Smoke over Yellowknife on August 7, 2023. Sarah Pruys/Cabin Radio
We now live in a world where the act of being outside for any length of time is fundamentally unhealthy. It’s more than a little miserable. We hope you’re doing OK.
If you’re anything like us, you spend a lot of time wondering when the wildfire smoke will clear from the Northwest Territories, even for a little while, to give us a clear shot at some oxygen.
Thursday morning was especially brutal for various NWT communities.
As of 8am on Thursday, Yellowknife, Inuvik, Tsiigehtchic, Tulita, Whatì, Behchokǫ̀ and Fort Resolution all had air quality ratings that were at the very bottom “emergency conditions” end of the scale.
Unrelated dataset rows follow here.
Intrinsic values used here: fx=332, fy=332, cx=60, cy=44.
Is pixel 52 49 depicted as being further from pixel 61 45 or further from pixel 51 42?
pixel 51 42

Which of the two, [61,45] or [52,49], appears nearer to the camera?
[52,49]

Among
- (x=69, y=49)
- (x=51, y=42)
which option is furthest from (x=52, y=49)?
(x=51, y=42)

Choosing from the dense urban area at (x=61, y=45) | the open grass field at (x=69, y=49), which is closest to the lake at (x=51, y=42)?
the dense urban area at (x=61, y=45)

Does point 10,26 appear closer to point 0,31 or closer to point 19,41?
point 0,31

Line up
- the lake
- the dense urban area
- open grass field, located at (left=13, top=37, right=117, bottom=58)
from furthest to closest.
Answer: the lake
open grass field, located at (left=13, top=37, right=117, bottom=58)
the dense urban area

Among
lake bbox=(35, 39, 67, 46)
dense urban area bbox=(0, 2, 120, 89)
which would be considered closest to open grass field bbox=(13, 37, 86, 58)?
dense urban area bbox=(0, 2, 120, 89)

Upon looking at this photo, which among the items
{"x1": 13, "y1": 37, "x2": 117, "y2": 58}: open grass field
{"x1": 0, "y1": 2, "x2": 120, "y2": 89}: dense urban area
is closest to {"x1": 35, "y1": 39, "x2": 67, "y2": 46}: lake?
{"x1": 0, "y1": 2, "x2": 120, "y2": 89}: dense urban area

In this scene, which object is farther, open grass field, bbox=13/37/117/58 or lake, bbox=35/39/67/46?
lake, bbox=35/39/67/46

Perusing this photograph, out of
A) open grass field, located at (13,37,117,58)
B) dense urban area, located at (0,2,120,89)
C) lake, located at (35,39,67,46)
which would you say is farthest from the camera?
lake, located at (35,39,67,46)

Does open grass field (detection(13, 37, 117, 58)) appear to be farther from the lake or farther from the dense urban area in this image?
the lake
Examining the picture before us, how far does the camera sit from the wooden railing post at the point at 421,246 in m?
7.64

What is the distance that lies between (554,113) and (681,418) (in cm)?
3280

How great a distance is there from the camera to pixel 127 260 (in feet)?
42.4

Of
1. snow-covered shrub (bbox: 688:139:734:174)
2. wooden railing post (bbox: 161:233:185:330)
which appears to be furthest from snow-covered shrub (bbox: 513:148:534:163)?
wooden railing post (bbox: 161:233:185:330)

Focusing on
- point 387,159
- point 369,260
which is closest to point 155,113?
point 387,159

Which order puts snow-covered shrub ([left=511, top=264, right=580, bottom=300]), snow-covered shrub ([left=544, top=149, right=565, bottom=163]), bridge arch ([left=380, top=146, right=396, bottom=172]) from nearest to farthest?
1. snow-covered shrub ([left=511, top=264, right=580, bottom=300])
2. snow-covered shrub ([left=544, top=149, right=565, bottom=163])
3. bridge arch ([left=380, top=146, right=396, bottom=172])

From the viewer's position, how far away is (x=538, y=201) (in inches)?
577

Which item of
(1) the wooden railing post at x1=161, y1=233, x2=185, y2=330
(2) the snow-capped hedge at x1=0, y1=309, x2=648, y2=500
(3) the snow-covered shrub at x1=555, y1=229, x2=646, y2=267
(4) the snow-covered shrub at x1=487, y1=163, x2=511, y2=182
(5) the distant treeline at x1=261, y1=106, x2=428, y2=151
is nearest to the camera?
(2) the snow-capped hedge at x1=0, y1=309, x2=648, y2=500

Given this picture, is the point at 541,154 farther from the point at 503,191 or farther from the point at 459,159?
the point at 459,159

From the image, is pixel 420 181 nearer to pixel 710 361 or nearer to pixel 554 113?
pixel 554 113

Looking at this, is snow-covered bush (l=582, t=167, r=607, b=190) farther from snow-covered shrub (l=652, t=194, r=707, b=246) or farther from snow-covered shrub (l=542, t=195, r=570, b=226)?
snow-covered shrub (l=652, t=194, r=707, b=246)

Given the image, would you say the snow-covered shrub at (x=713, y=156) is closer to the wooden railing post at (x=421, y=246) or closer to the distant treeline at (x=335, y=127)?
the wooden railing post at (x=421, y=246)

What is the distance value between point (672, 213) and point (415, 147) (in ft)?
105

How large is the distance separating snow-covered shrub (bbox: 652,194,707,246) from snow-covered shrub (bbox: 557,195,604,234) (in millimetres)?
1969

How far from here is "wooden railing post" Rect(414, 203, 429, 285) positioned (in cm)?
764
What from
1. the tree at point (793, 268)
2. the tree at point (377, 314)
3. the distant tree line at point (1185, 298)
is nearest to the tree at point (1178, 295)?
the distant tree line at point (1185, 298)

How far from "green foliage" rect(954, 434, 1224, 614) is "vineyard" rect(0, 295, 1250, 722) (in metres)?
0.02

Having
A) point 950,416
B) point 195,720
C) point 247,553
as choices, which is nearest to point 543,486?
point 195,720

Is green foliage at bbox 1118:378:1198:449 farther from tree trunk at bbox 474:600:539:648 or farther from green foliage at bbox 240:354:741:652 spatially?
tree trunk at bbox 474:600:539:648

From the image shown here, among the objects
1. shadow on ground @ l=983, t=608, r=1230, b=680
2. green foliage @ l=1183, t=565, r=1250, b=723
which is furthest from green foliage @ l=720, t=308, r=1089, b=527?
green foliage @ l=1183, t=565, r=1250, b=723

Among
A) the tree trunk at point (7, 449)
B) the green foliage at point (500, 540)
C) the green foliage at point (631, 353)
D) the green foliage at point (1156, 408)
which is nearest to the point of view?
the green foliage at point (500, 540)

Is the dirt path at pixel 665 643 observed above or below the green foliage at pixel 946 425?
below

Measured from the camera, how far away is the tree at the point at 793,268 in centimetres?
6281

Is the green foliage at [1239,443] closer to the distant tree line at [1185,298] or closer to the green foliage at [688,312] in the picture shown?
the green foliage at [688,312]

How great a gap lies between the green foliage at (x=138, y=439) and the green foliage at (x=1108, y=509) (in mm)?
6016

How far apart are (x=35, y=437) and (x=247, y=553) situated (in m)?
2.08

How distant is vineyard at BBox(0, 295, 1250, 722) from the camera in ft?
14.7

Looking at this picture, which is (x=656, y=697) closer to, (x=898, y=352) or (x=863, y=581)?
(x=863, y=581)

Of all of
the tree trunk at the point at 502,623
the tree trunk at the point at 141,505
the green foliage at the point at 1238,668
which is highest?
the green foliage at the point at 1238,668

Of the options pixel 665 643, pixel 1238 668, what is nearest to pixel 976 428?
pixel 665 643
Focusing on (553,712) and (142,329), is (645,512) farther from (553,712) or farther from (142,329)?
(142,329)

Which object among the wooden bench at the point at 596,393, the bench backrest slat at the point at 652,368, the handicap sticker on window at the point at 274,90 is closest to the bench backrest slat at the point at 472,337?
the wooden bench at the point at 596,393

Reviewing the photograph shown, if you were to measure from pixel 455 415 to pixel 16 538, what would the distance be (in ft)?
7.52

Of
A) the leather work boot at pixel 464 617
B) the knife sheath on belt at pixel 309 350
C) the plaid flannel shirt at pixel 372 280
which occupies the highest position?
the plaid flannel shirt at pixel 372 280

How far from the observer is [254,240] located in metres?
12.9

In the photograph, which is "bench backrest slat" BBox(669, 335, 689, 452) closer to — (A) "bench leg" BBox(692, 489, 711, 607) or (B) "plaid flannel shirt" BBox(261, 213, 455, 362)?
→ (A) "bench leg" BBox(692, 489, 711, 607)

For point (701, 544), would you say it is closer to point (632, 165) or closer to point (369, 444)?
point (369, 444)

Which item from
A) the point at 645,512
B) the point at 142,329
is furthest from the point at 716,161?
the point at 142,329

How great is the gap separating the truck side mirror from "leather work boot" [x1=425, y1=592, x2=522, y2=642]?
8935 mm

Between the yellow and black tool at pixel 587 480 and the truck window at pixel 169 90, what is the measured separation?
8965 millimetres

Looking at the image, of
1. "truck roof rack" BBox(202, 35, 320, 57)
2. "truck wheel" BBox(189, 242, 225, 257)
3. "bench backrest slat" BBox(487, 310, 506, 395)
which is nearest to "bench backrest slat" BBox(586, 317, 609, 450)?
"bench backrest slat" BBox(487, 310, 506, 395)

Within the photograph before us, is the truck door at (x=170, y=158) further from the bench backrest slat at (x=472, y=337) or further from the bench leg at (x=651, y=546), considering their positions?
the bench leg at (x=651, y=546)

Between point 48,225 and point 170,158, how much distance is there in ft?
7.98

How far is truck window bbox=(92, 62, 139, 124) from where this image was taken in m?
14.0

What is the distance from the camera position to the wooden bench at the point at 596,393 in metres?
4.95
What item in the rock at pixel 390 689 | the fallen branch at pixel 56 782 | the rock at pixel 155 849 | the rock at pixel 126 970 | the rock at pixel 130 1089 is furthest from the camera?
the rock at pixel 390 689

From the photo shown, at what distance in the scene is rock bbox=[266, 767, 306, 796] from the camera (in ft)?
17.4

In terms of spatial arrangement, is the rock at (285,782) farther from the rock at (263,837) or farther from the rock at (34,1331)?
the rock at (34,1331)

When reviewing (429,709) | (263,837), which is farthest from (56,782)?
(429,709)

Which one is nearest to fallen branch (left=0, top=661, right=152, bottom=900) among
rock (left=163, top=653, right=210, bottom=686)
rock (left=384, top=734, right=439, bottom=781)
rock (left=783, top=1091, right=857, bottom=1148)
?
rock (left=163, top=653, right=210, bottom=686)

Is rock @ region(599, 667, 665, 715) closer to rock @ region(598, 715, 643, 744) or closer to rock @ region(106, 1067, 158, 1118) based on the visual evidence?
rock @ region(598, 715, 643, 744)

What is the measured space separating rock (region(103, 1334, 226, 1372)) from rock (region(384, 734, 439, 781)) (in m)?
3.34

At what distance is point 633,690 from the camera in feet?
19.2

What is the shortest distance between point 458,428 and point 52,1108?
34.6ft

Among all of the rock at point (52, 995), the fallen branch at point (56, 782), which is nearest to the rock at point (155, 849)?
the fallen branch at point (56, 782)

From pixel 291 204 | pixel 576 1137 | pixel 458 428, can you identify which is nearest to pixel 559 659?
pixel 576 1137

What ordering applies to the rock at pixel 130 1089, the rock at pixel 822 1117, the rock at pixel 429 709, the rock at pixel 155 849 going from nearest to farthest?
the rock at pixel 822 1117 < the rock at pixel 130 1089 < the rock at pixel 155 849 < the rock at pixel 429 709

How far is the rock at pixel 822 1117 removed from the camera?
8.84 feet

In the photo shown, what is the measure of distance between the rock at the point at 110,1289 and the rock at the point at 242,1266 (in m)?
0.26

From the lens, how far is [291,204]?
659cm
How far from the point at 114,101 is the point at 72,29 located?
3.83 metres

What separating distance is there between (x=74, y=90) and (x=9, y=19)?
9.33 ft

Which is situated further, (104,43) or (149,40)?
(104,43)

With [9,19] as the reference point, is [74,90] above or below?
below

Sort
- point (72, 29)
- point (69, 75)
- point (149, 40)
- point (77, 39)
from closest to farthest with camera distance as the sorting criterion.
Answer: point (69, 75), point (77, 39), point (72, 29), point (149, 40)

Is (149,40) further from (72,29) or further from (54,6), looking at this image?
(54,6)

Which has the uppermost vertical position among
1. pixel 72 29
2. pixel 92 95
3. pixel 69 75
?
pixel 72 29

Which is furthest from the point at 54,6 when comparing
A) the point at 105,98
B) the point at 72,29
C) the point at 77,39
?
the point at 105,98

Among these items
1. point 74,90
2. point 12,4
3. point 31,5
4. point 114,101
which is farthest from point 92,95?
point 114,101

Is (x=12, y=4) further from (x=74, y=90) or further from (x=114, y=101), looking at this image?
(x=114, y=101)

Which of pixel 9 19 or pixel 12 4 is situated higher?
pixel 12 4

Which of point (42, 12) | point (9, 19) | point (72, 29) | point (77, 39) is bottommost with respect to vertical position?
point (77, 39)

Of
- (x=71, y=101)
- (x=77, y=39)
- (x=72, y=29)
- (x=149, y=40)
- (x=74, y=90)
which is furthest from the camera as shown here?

That means avoiding exposure if you can, and certainly avoiding strenuous outdoor activity if at all possible, no matter your age or physical condition.
For some communities, it’s been that way for days.
Inuvik hasn’t had a day of reasonably healthy air quality since July 26. Yellowknife hasn’t put together a week of acceptable air since mid-June.
Is there an end to this in sight? There are two questions there – when will the fires end, and when will the smoke move off – and they’re both difficult to answer.
Let’s start with the smoke.
There are smoke forecasts available, and we spend a lot of time checking on those to see how the smoke is likely to behave over the coming days.
Things have now reached the point where if you know one community is set to be smoke-free for the weekend but another has continually clogged air, you might feasibly make the trip.
Firesmoke is the forecast website that many people already know.
According to operator BlueSky Canada, Firesmoke is “considered experimental because it is produced by a modelling system that is an ongoing research project and subject to uncertainties in fire data and emissions, weather forecasts, and smoke dispersion.”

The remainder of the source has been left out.